++++ Material provided

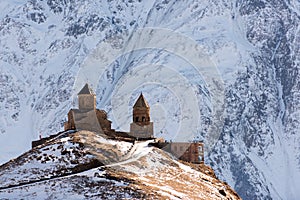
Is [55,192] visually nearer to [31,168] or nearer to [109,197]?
[109,197]

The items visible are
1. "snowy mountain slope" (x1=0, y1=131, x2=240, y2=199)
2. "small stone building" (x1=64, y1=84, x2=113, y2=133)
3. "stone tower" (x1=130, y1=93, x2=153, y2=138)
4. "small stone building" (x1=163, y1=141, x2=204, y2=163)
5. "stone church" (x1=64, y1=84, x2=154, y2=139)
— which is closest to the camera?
"snowy mountain slope" (x1=0, y1=131, x2=240, y2=199)

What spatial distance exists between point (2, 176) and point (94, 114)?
107ft

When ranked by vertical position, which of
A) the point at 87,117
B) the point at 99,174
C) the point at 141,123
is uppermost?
the point at 87,117

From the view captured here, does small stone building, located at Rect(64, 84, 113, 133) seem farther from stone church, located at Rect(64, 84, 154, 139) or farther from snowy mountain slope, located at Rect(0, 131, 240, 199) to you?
snowy mountain slope, located at Rect(0, 131, 240, 199)

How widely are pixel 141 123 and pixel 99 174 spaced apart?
4437cm

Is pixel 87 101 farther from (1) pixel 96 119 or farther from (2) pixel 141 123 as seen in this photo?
(2) pixel 141 123

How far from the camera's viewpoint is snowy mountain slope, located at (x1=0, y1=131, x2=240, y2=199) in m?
74.8

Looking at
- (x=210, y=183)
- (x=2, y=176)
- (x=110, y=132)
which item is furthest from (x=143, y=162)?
(x=110, y=132)

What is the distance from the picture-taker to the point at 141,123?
123500 millimetres

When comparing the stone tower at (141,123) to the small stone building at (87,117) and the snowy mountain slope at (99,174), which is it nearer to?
the small stone building at (87,117)

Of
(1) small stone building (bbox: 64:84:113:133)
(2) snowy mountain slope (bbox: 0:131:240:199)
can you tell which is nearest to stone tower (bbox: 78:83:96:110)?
(1) small stone building (bbox: 64:84:113:133)

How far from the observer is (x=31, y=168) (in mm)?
87562

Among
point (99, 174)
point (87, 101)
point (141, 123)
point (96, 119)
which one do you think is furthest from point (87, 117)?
point (99, 174)

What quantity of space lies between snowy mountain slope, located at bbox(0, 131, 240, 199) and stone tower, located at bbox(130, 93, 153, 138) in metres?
15.5
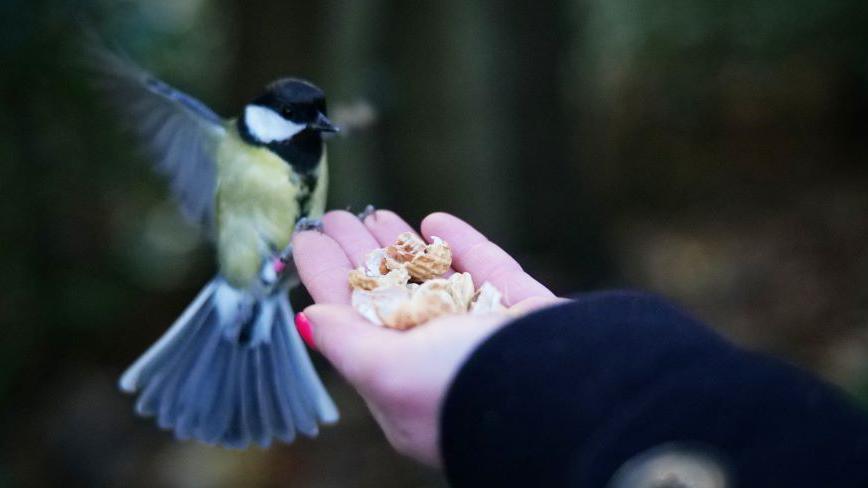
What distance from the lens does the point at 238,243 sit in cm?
176

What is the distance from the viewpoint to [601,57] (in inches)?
185

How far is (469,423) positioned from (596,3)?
3.92 meters

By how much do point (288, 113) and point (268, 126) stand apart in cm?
→ 7

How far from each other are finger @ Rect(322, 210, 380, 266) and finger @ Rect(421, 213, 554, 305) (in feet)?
0.36

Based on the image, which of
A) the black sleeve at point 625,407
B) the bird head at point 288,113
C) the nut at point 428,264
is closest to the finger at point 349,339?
the black sleeve at point 625,407

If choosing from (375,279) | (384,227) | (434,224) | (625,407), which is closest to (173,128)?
(384,227)

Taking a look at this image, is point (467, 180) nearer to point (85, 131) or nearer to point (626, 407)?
point (85, 131)

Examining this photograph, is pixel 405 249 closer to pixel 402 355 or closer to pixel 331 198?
pixel 402 355

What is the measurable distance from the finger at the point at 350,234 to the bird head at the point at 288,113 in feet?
0.53

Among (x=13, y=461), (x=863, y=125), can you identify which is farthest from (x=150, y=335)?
(x=863, y=125)

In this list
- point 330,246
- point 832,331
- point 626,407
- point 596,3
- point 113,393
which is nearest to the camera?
point 626,407

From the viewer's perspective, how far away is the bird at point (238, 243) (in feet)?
5.45

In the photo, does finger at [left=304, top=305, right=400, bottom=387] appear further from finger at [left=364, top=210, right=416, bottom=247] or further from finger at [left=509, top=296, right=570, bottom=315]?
finger at [left=364, top=210, right=416, bottom=247]

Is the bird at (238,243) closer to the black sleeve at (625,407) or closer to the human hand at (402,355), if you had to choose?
the human hand at (402,355)
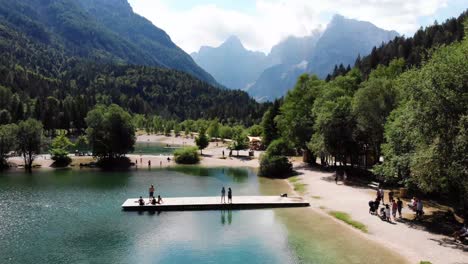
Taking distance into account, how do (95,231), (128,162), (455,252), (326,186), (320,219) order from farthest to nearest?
(128,162)
(326,186)
(320,219)
(95,231)
(455,252)

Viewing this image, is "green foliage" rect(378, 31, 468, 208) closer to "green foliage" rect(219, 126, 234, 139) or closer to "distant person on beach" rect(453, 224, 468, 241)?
"distant person on beach" rect(453, 224, 468, 241)

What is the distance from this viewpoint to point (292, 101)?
79562 millimetres

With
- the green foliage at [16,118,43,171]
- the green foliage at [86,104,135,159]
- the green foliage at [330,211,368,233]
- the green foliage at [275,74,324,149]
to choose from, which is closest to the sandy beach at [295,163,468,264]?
the green foliage at [330,211,368,233]

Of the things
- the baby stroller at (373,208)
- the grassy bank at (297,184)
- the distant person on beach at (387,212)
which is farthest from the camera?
the grassy bank at (297,184)

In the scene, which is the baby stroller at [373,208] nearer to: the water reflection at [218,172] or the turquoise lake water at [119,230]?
the turquoise lake water at [119,230]

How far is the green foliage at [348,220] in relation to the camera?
35463mm

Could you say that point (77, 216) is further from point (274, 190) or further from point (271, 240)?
point (274, 190)

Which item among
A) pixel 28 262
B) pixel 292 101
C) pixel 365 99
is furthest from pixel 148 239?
pixel 292 101

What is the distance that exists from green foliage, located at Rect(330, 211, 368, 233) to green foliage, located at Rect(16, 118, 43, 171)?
64.0 m

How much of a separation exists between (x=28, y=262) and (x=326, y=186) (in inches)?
1514

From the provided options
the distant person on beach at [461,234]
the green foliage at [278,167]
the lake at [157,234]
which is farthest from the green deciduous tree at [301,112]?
the distant person on beach at [461,234]

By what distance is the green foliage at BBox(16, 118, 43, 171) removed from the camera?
Result: 79875 millimetres

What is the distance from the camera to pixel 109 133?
272 feet

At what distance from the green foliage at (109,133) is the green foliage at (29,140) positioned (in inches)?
393
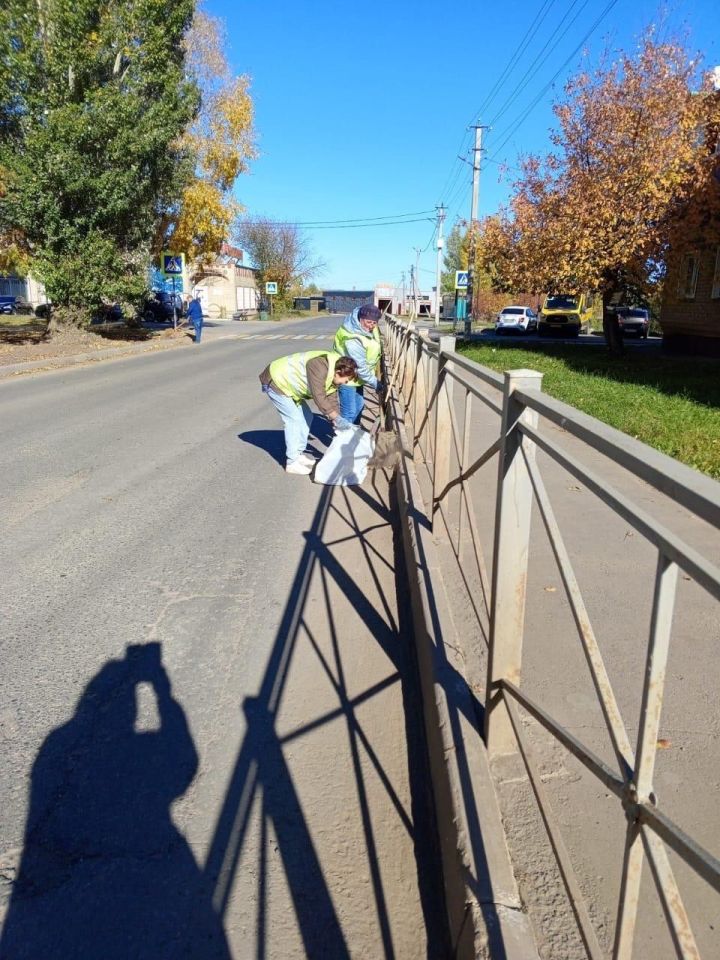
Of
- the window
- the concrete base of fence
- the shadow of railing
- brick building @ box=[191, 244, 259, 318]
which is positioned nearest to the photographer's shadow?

++++++++

Objective:
Leave out the pictures and reproduce the rest of the listing exactly.

Worked answer:
Is [55,192] visually nearer to [31,168] or nearer to [109,197]?
[109,197]

The items visible are
1. "snowy mountain slope" (x1=0, y1=131, x2=240, y2=199)
2. "small stone building" (x1=64, y1=84, x2=113, y2=133)
3. "stone tower" (x1=130, y1=93, x2=153, y2=138)
4. "small stone building" (x1=163, y1=141, x2=204, y2=163)
5. "stone church" (x1=64, y1=84, x2=154, y2=139)
— which is closest to the camera?
"snowy mountain slope" (x1=0, y1=131, x2=240, y2=199)

What spatial distance exists between point (2, 176) and point (94, 114)?
107ft

When ranked by vertical position, which of
A) the point at 87,117
B) the point at 99,174
C) the point at 141,123
is uppermost?
the point at 87,117

From the view captured here, does small stone building, located at Rect(64, 84, 113, 133) seem farther from stone church, located at Rect(64, 84, 154, 139) or farther from snowy mountain slope, located at Rect(0, 131, 240, 199) to you?
snowy mountain slope, located at Rect(0, 131, 240, 199)

How widely are pixel 141 123 and pixel 99 174 spaced apart?
4437cm

Is pixel 87 101 farther from (1) pixel 96 119 or farther from (2) pixel 141 123 as seen in this photo?
(2) pixel 141 123

How far from the camera's viewpoint is snowy mountain slope, located at (x1=0, y1=131, x2=240, y2=199) in m?
74.8

Looking at
- (x=210, y=183)
- (x=2, y=176)
- (x=110, y=132)
which item is furthest from (x=143, y=162)?
(x=110, y=132)

What is the distance from the picture-taker to the point at 141,123?
123500 millimetres

When comparing the stone tower at (141,123) to the small stone building at (87,117) and the snowy mountain slope at (99,174), which is it nearer to?
the small stone building at (87,117)

Of
(1) small stone building (bbox: 64:84:113:133)
(2) snowy mountain slope (bbox: 0:131:240:199)
can you tell which is nearest to stone tower (bbox: 78:83:96:110)?
(1) small stone building (bbox: 64:84:113:133)

How far from the observer is (x=31, y=168) (in mm)?
87562

Among
point (99, 174)
point (87, 101)
point (141, 123)
point (96, 119)
which one do you think is furthest from point (87, 117)?
point (99, 174)

What quantity of space lies between snowy mountain slope, located at bbox(0, 131, 240, 199) and stone tower, located at bbox(130, 93, 153, 138) in metres?
15.5
What distance from the lens does the point at 238,243 sit in cm?
176

What is the distance from the viewpoint to [601,57] (in inches)?
185

How far is (469,423) positioned from (596,3)?
3.92 meters

By how much do point (288, 113) and point (268, 126) stand apart in cm?
→ 7

How far from each other are finger @ Rect(322, 210, 380, 266) and finger @ Rect(421, 213, 554, 305) (in feet)?
0.36

Based on the image, which of
A) the black sleeve at point 625,407
B) the bird head at point 288,113
C) the nut at point 428,264
is closest to the finger at point 349,339?
the black sleeve at point 625,407

If choosing from (375,279) | (384,227) | (434,224) | (625,407), which is closest to (173,128)?
(384,227)

Taking a look at this image, is point (467, 180) nearer to point (85, 131) or nearer to point (626, 407)?
point (85, 131)

Examining this photograph, is pixel 405 249 closer to pixel 402 355 or closer to pixel 331 198?
pixel 402 355

What is the measurable distance from the finger at the point at 350,234 to the bird head at the point at 288,113 in feet?
0.53

Among (x=13, y=461), (x=863, y=125), can you identify which is farthest from (x=150, y=335)?
(x=863, y=125)

In this list
- point 330,246
- point 832,331
- point 626,407
- point 596,3
- point 113,393
which is nearest to the camera?
point 626,407

From the viewer's perspective, how far away is the bird at point (238, 243) (in feet)?
5.45

In the photo, does finger at [left=304, top=305, right=400, bottom=387] appear further from finger at [left=364, top=210, right=416, bottom=247] or further from finger at [left=509, top=296, right=570, bottom=315]?
finger at [left=364, top=210, right=416, bottom=247]

Is the bird at (238,243) closer to the black sleeve at (625,407) or closer to the human hand at (402,355), if you had to choose?
the human hand at (402,355)
Taking distance into account, how do (95,231), (128,162), (455,252), (326,186), (320,219) order from farthest to nearest?
(128,162)
(326,186)
(320,219)
(95,231)
(455,252)

Viewing this image, is "green foliage" rect(378, 31, 468, 208) closer to "green foliage" rect(219, 126, 234, 139) or closer to "distant person on beach" rect(453, 224, 468, 241)?
"distant person on beach" rect(453, 224, 468, 241)

What is the distance from this viewpoint to point (292, 101)?
79562 millimetres

With
- the green foliage at [16,118,43,171]
- the green foliage at [86,104,135,159]
- the green foliage at [330,211,368,233]
- the green foliage at [275,74,324,149]
to choose from, which is closest to the sandy beach at [295,163,468,264]?
the green foliage at [330,211,368,233]

Of the things
- the baby stroller at (373,208)
- the grassy bank at (297,184)
- the distant person on beach at (387,212)
which is farthest from the camera?
the grassy bank at (297,184)

In the scene, which is the baby stroller at [373,208] nearer to: the water reflection at [218,172] or the turquoise lake water at [119,230]?
the turquoise lake water at [119,230]

How far is the green foliage at [348,220] in relation to the camera?
35463mm

Could you say that point (77, 216) is further from point (274, 190) or further from point (271, 240)?
point (274, 190)

Which item among
A) pixel 28 262
B) pixel 292 101
C) pixel 365 99
is furthest from pixel 148 239?
pixel 292 101

What is the distance that exists from green foliage, located at Rect(330, 211, 368, 233) to green foliage, located at Rect(16, 118, 43, 171)?
64.0 m

How much of a separation exists between (x=28, y=262) and (x=326, y=186) (in inches)?
1514

From the provided options
the distant person on beach at [461,234]
the green foliage at [278,167]
the lake at [157,234]
which is farthest from the green deciduous tree at [301,112]?
the distant person on beach at [461,234]

By what distance is the green foliage at BBox(16, 118, 43, 171) removed from the camera?
Result: 79875 millimetres

What is the distance from the camera to pixel 109 133?
272 feet

At what distance from the green foliage at (109,133) is the green foliage at (29,140) positioned (in inches)?
393
Of
- the window
- the concrete base of fence
- the shadow of railing
- brick building @ box=[191, 244, 259, 318]
which is positioned nearest to the photographer's shadow?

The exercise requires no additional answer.